Dale Markham

No. 62, 72, 79, 80
- Positions: Offensive tackle, defensive end

Personal information
- Born: July 24, 1957 Whitewater, Wisconsin, U.S.
- Listed height: 6 ft 8 in (2.03 m)
- Listed weight: 280 lb (127 kg)

Career information
- High school: Whitewater (Whitewater, Wisconsin)
- College: North Dakota
- NFL draft: 1980: 11th round, 287th overall pick

Career history
- Kansas City Chiefs (1980)*; New York Giants (1980); Kansas City Chiefs (1981)*; St. Louis Cardinals (1981); Winnipeg Blue Bombers (1982)*; Oakland Invaders (1983–1985); Green Bay Packers (1985)*;
- * Offseason or practice squad member only

Career NFL statistics
- Games played: 3
- Stats at Pro Football Reference

= Dale Markham =

American football player (born 1957)

Dale Markham (born July 24, 1957) is a former player in the National Football League (NFL) for the New York Giants and St. Louis Cardinals in 1980 and 1981 as a tackle and defensive end. He played at the collegiate level at the University of North Dakota.

==Early life==
Markham was born Dale Jon Markham on July 24, 1957, in Whitewater, Wisconsin. He starred with his family in the educational shorts Farm Family in Autumn, Farm Family in Spring, Farm Family in Summer, and Farm Family in Winter. These shorts showed what life was like on the farm during different seasons.

==College career==
He played football at the University of North Dakota. During his college career, he played on the defensive line and wore jersey number 80. He graduated with a degree in industrial technology in 1980.

==Professional career==
=== Kansas City Chiefs ===
He was drafted 287th overall by the Kansas City Chiefs in the 11th round of the 1980 NFL draft.

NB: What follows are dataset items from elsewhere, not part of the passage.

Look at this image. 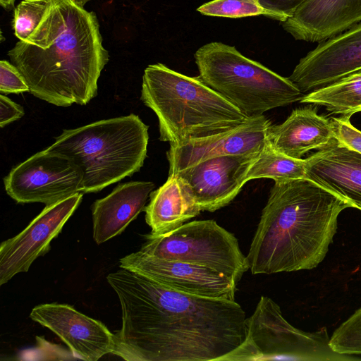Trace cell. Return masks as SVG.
I'll return each mask as SVG.
<instances>
[{
	"label": "cell",
	"mask_w": 361,
	"mask_h": 361,
	"mask_svg": "<svg viewBox=\"0 0 361 361\" xmlns=\"http://www.w3.org/2000/svg\"><path fill=\"white\" fill-rule=\"evenodd\" d=\"M107 282L121 307L112 354L128 361H221L246 336L235 300L184 293L121 268Z\"/></svg>",
	"instance_id": "cell-1"
},
{
	"label": "cell",
	"mask_w": 361,
	"mask_h": 361,
	"mask_svg": "<svg viewBox=\"0 0 361 361\" xmlns=\"http://www.w3.org/2000/svg\"><path fill=\"white\" fill-rule=\"evenodd\" d=\"M35 97L59 106L87 104L109 59L97 15L73 0H54L31 36L8 51Z\"/></svg>",
	"instance_id": "cell-2"
},
{
	"label": "cell",
	"mask_w": 361,
	"mask_h": 361,
	"mask_svg": "<svg viewBox=\"0 0 361 361\" xmlns=\"http://www.w3.org/2000/svg\"><path fill=\"white\" fill-rule=\"evenodd\" d=\"M353 205L307 178L276 180L247 259L252 274L310 270L325 258L341 212Z\"/></svg>",
	"instance_id": "cell-3"
},
{
	"label": "cell",
	"mask_w": 361,
	"mask_h": 361,
	"mask_svg": "<svg viewBox=\"0 0 361 361\" xmlns=\"http://www.w3.org/2000/svg\"><path fill=\"white\" fill-rule=\"evenodd\" d=\"M140 99L158 118L159 140L170 145L219 133L250 118L199 76L160 63L145 69Z\"/></svg>",
	"instance_id": "cell-4"
},
{
	"label": "cell",
	"mask_w": 361,
	"mask_h": 361,
	"mask_svg": "<svg viewBox=\"0 0 361 361\" xmlns=\"http://www.w3.org/2000/svg\"><path fill=\"white\" fill-rule=\"evenodd\" d=\"M148 140V126L131 114L63 130L45 150L69 158L80 169L82 193L97 192L140 171Z\"/></svg>",
	"instance_id": "cell-5"
},
{
	"label": "cell",
	"mask_w": 361,
	"mask_h": 361,
	"mask_svg": "<svg viewBox=\"0 0 361 361\" xmlns=\"http://www.w3.org/2000/svg\"><path fill=\"white\" fill-rule=\"evenodd\" d=\"M194 57L201 80L248 118L304 96L288 78L243 56L233 46L210 42L200 47Z\"/></svg>",
	"instance_id": "cell-6"
},
{
	"label": "cell",
	"mask_w": 361,
	"mask_h": 361,
	"mask_svg": "<svg viewBox=\"0 0 361 361\" xmlns=\"http://www.w3.org/2000/svg\"><path fill=\"white\" fill-rule=\"evenodd\" d=\"M246 326L243 342L221 361L360 360L335 352L325 327L306 332L292 326L267 296L260 297Z\"/></svg>",
	"instance_id": "cell-7"
},
{
	"label": "cell",
	"mask_w": 361,
	"mask_h": 361,
	"mask_svg": "<svg viewBox=\"0 0 361 361\" xmlns=\"http://www.w3.org/2000/svg\"><path fill=\"white\" fill-rule=\"evenodd\" d=\"M145 239L142 252L205 267L237 283L249 269L235 236L214 220L190 221L165 234L150 233Z\"/></svg>",
	"instance_id": "cell-8"
},
{
	"label": "cell",
	"mask_w": 361,
	"mask_h": 361,
	"mask_svg": "<svg viewBox=\"0 0 361 361\" xmlns=\"http://www.w3.org/2000/svg\"><path fill=\"white\" fill-rule=\"evenodd\" d=\"M82 180L81 171L69 158L44 149L12 169L4 184L18 203L49 205L82 192Z\"/></svg>",
	"instance_id": "cell-9"
},
{
	"label": "cell",
	"mask_w": 361,
	"mask_h": 361,
	"mask_svg": "<svg viewBox=\"0 0 361 361\" xmlns=\"http://www.w3.org/2000/svg\"><path fill=\"white\" fill-rule=\"evenodd\" d=\"M119 264L121 268L177 291L204 298L235 300L237 282L205 267L161 259L140 250L121 258Z\"/></svg>",
	"instance_id": "cell-10"
},
{
	"label": "cell",
	"mask_w": 361,
	"mask_h": 361,
	"mask_svg": "<svg viewBox=\"0 0 361 361\" xmlns=\"http://www.w3.org/2000/svg\"><path fill=\"white\" fill-rule=\"evenodd\" d=\"M82 196V192H78L46 205L24 230L1 243V286L17 274L27 271L37 258L49 252L51 240L61 233Z\"/></svg>",
	"instance_id": "cell-11"
},
{
	"label": "cell",
	"mask_w": 361,
	"mask_h": 361,
	"mask_svg": "<svg viewBox=\"0 0 361 361\" xmlns=\"http://www.w3.org/2000/svg\"><path fill=\"white\" fill-rule=\"evenodd\" d=\"M361 71V23L326 41L302 58L288 77L303 93Z\"/></svg>",
	"instance_id": "cell-12"
},
{
	"label": "cell",
	"mask_w": 361,
	"mask_h": 361,
	"mask_svg": "<svg viewBox=\"0 0 361 361\" xmlns=\"http://www.w3.org/2000/svg\"><path fill=\"white\" fill-rule=\"evenodd\" d=\"M259 154L216 157L175 174L188 185L201 211L214 212L240 192Z\"/></svg>",
	"instance_id": "cell-13"
},
{
	"label": "cell",
	"mask_w": 361,
	"mask_h": 361,
	"mask_svg": "<svg viewBox=\"0 0 361 361\" xmlns=\"http://www.w3.org/2000/svg\"><path fill=\"white\" fill-rule=\"evenodd\" d=\"M271 126L270 121L261 115L219 133L170 145L166 152L169 174L216 157L259 153L269 141Z\"/></svg>",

Markham was then released by the Chiefs on August 25, 1980.

=== New York Giants ===
Markham signed with the New York Giants on December 3, 1980. He would see his first NFL action on Sunday, December 21, 1980, in a home game played at Giants Stadium in East Rutherford, New Jersey, against the Oakland Raiders. He was later released by the Giants on June 23, 1981.

=== Second stint with Kansas City Chiefs ===
Markham was claimed on procedural waivers by the Chiefs on July 17, 1981, and then was released on August 3, 1981. During this period, he would briefly rejoin his college teammate and friend, Todd Thomas as a member of the Chiefs' roster. They remain as the only two players from North Dakota ever drafted by the Kansas City Chiefs, Markham was the first in 1980 and Thomas followed him a year later in 1981.

===St. Louis Cardinals===
On August 8, 1981, the Cardinals signed Markham off waivers from the Kansas City Chiefs and then released him on August 25, 1981. He was re-signed on December 10, 1981, and played in their final two games of the 1981 season. These games included a home game against his former team, the New York Giants and on December 20, 1981, his final regular season game as an NFL player, a road game versus the Philadelphia Eagles. In 1982, he reported to the Cardinals' Training Camp, at Eastern Illinois University in Charleston, but was released as part of the final cuts on September 6, 1982.

=== Winnipeg Blue Bombers ===
On September 14, 1982, Markham was placed on a 14-day trial with the Winnipeg Blue Bombers. This would temporarily reunite Markham with college teammates, running back Milson Jones and defensive tackle Stan Mikawos, both of whom were North Dakota alumni and on the 1982 Blue Bombers roster.

===Oakland Invaders===
Markham signed with the Oakland Invaders of the United States Football League on January 26, 1983, and went on to play in 54 regular season and four playoff games between 1983 and 1985. He was just one of nine players from the Invaders' inaugural March 6, 1983, roster that would still be around during the 1985 season. During his tenure with the Invaders, he played tackle and wore jersey number 72. On July 14, 1985, Markham played in the 1985 championship game held at Giants Stadium, the last USFL game ever played.

=== Green Bay Packers ===
Markham attended the Packers’ training camp in 1985. On August 17, 1985, he returned to a familiar venue, Giants Stadium to play in a Saturday night exhibition game against his former team, the New York Giants. Notable was that only 34-days earlier he played in the USFL championship game at this same location. The Green Bay Packers released Markham on August 28, 1985.